_WHAT THE TASK REQUIRES_
Continue the silhouette analysis code walkthrough below, starting right after its last line.

── READING PASSAGE ──

For the data point $x_i$ and all the other clusters not containing $x_i$, caculate its average distance to all the other data points in the given clusters. Find the minimum distance value with respect to the given clusters.

***

Finally, *Silhouette Coefficient*: $ s(x_i) = \displaystyle\frac{b(x_i) - a(x_i)}{\max\{a(x_i), b(x_i)\}},\ -1 \leq s(x_i) \leq 1 $. Want $a(x_i) \lt b(x_i)$ and $a(x_i) \to 0$ so as to $s(x_i) \to 1$.

In [None]:
# Generate data.
# This particular setting has one distinct cluster and 3 clusters placed close together.
X, y = make_blobs(n_samples=500,
                  n_features=2,
                  centers=4,
                  cluster_std=1,
                  center_box=(-10.0, 10.0),
                  shuffle=True,
                  random_state=1)

# Plot the data distribution.
plt.scatter(X[:,0], X[:,1], c=y)

In [None]:
# List of number of clusters
range_n_clusters = [2, 3, 4, 5, 6]

# For each number of clusters, perform Silhouette analysis and visualize the results.
for n_clusters in range_n_clusters:

    # Perform k-means.
    kmeans = KMeans(n_clusters=n_clusters, random_state=10)
    y_pred = kmeans.fit_predict(X)

    # Compute the cluster homogeneity and completeness.
    homogeneity = metrics.homogeneity_score(y, y_pred)
    completeness = metrics.completeness_score(y, y_pred)

    # Compute the Silhouette Coefficient for each sample.
    s = metrics.silhouette_samples(X, y_pred)

    # Compute the mean Silhouette Coefficient of all data points.
    s_mean = metrics.silhouette_score(X, y_pred)

    # For plot configuration -----------------------------------------------------------------------------------
    fig, (ax1, ax2) = plt.subplots(1, 2)
    fig.set_size_inches(18, 7)

    # Configure plot.
    plt.suptitle('Silhouette analysis for K-Means clustering with n_clusters: {}'.format(n_clusters),
                 fontsize=14, fontweight='bold')

    # Configure 1st subplot.
    ax1.set_title('Silhouette Coefficient for each sample')

───
── RAW RECORDS ──

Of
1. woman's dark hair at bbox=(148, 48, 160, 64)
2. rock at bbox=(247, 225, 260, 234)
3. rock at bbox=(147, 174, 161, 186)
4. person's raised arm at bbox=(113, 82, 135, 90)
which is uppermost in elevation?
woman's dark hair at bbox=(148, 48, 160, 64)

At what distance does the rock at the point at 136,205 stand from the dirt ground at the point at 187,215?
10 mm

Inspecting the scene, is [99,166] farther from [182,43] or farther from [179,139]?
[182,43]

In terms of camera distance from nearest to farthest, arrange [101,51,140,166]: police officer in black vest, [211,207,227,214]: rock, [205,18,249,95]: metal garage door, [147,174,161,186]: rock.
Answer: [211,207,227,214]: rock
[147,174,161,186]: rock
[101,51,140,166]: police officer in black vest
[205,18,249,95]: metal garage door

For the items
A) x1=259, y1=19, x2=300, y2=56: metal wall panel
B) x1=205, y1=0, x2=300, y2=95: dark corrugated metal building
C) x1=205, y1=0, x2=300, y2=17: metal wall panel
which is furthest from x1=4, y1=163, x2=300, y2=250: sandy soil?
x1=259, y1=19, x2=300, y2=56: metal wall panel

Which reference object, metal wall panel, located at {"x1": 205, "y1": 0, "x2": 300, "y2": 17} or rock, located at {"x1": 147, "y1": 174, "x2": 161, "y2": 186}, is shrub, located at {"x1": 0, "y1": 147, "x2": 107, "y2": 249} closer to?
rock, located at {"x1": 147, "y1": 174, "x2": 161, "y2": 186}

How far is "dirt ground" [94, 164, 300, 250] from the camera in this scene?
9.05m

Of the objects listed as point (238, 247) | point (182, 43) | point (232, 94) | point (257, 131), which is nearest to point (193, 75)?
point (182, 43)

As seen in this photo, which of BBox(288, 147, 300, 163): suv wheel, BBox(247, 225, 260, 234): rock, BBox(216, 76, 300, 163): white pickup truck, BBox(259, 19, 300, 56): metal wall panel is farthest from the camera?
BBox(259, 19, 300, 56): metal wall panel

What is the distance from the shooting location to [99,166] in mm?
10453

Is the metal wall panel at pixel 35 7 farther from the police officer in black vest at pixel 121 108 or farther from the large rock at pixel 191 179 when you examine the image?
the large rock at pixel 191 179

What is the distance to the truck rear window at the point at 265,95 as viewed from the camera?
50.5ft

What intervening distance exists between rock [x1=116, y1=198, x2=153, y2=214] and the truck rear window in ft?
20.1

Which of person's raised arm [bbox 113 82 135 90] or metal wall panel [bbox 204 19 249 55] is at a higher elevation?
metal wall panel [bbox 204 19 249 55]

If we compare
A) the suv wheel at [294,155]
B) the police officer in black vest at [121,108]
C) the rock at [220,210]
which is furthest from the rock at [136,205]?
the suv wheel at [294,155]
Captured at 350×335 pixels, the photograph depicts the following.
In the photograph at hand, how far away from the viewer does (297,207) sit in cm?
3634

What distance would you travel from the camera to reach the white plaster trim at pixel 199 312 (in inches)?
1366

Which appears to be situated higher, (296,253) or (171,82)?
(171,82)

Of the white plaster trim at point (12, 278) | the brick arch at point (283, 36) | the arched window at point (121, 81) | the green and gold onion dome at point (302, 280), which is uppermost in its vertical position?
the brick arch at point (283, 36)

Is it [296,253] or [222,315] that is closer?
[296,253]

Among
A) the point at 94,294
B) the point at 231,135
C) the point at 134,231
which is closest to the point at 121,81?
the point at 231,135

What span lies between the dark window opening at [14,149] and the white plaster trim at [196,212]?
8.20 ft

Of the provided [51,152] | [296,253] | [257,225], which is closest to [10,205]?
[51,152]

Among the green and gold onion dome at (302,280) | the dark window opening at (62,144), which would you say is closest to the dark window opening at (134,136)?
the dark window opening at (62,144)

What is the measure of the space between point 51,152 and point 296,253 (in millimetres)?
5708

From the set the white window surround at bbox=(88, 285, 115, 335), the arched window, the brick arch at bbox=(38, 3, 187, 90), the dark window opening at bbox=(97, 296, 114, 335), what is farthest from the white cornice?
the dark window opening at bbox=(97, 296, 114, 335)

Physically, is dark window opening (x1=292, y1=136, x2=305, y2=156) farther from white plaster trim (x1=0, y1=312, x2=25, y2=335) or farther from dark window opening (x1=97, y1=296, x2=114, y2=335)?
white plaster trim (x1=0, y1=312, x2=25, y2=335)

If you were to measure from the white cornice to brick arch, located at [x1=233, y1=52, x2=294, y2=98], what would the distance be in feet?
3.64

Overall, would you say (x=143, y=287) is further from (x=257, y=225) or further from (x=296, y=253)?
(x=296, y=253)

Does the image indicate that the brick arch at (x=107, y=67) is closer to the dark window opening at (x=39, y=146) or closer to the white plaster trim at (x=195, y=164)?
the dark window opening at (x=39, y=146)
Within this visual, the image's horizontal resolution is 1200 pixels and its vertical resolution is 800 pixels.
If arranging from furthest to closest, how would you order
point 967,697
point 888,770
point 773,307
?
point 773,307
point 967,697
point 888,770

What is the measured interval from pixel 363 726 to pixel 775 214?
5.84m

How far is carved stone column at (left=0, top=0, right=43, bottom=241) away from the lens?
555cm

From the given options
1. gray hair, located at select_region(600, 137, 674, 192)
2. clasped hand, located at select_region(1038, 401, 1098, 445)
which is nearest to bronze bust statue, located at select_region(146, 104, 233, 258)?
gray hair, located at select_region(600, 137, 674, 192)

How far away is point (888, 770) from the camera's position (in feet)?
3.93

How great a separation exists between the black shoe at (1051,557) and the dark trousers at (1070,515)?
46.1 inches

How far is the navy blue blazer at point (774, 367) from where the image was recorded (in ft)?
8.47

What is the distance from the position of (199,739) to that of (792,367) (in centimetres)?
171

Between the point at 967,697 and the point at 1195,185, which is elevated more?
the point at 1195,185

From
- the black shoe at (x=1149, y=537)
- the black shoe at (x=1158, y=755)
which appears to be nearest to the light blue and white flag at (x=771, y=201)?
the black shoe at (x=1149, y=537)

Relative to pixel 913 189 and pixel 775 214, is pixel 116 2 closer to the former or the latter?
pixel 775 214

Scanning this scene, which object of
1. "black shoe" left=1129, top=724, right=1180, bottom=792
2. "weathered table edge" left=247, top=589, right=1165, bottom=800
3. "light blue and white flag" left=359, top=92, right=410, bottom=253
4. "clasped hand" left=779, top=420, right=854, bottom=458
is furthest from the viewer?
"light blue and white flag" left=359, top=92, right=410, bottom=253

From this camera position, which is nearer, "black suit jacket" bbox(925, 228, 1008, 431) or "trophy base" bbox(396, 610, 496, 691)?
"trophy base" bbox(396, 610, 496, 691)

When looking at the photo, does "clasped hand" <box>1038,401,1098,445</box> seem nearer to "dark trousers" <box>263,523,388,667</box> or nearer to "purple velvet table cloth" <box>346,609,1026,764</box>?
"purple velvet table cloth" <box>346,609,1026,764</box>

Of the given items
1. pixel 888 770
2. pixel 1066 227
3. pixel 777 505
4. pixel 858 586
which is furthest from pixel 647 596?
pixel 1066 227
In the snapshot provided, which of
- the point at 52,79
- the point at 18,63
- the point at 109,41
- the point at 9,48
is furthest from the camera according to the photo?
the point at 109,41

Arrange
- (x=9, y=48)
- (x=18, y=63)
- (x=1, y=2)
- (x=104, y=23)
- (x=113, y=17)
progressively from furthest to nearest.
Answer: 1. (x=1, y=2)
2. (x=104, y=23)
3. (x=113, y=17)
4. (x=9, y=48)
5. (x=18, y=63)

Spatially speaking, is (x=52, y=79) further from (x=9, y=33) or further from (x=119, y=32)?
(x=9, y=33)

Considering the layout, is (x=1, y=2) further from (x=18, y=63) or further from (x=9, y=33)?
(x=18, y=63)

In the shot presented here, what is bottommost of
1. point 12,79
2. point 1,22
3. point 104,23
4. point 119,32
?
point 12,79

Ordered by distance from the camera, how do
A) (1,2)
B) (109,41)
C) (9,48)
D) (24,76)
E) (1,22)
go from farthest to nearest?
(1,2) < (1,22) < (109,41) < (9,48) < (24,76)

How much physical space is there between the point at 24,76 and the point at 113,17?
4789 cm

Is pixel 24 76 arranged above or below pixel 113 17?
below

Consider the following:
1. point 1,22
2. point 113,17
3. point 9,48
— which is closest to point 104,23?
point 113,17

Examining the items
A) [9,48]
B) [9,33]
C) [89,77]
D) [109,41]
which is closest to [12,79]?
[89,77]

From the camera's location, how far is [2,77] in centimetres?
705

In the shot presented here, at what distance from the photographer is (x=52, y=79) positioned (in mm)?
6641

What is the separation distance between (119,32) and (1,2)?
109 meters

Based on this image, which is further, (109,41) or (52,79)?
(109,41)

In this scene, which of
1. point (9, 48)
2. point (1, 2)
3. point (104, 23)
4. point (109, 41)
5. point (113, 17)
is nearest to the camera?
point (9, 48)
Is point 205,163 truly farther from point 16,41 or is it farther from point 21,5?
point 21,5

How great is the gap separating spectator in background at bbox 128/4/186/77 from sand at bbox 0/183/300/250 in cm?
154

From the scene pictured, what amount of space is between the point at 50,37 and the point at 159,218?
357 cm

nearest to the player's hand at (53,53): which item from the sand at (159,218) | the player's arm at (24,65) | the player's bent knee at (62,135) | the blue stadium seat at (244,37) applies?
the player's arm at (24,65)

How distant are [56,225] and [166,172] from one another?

───

_TASK ANSWER_
    ax1.set_xlabel("The silhouette coefficient values")
    ax1.set_ylabel("Cluster label")
    ax1.set_xlim([-1, 1])
    ax1.set_ylim([0, len(X) + (n_clusters + 1) * 10])

    # Configure 2st subplot.
    ax2.set_title('Homogeneity: {}, Completeness: {}, Mean Silhouette score: {}'.format(homogeneity,
                                                                                        completeness,
                                                                                        s_mean))
    ax2.set_xlabel("Feature space for the 1st feature")
    ax2.set_ylabel("Feature space for the 2nd feature")

    # For 1st subplot ------------------------------------------------------------------------------------------

    # Plot Silhouette Coefficient for each sample
    cmap = cm.get_cmap("Spectral")
    y_lower = 10
    for i in range(n_clusters):
        ith_s = s[y_pred == i]
        ith_s.sort()
        size_cluster_i = ith_s.shape[0]
        y_upper = y_lower + size_cluster_i
        color = cmap(float(i) / n_clusters)
        ax1.fill_betweenx(np.arange(y_lower, y_upper), 0, ith_s,
                          facecolor=color, edgecolor=color, alpha=0.7)
        ax1.text(-0.05, y_lower + 0.5 * size_cluster_i, str(i))
        y_lower = y_upper + 10

    # Plot the mean Silhouette Coefficient using red vertical dash line.
    ax1.axvline(x=s_mean, color="red", linestyle="--")

    # For 2st subplot -------------------------------------------------------------------------------------------

    # Plot the predictions
    colors = cmap(y_pred.astype(float) / n_clusters)
    ax2.scatter(X[:,0], X[:,1], c=colors)

The silhouette plot shows that the `n_clusters` value of 3, 5 and 6 are a bad pick for the given data due to the presence of clusters with above average silhouette scores and also due to wide fluctuations in the size of the silhouette plots. Silhouette analysis is more ambivalent in deciding between 2 and 4.

### Drawback 2: Cannot handle noise data and outliers

Even noise data and outliers are easily observed from the following clustering results (the data points which are relatively far away from the centroids), *K-means* still puts them into the clusters.

In [None]:
# Generate data.
# This particular setting has one distinct cluster and 3 clusters placed close together.
# (Same as the above example)
X, y = make_blobs(n_samples=500,
                  n_features=2,
                  centers=4,
                  cluster_std=1,
                  center_box=(-10.0, 10.0),
                  shuffle=True,
                  random_state=1)

# Perform k-means with n_clusters=4
kmeans = KMeans(n_clusters=4, random_state=10)
y_pred = kmeans.fit_predict(X)

# Plot the prediction
plt.scatter(X[:,0], X[:,1], c=y_pred)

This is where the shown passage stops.